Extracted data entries
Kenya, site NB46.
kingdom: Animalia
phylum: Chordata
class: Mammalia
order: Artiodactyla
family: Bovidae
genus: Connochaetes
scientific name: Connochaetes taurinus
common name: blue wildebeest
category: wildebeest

• EXERCISE AIM: Repeat each line of the data exactly as it appears above.

• ANSWER SECTION:
Kenya, site NB46.
kingdom: Animalia
phylum: Chordata
class: Mammalia
order: Artiodactyla
family: Bovidae
genus: Connochaetes
scientific name: Connochaetes taurinus
common name: blue wildebeest
category: wildebeest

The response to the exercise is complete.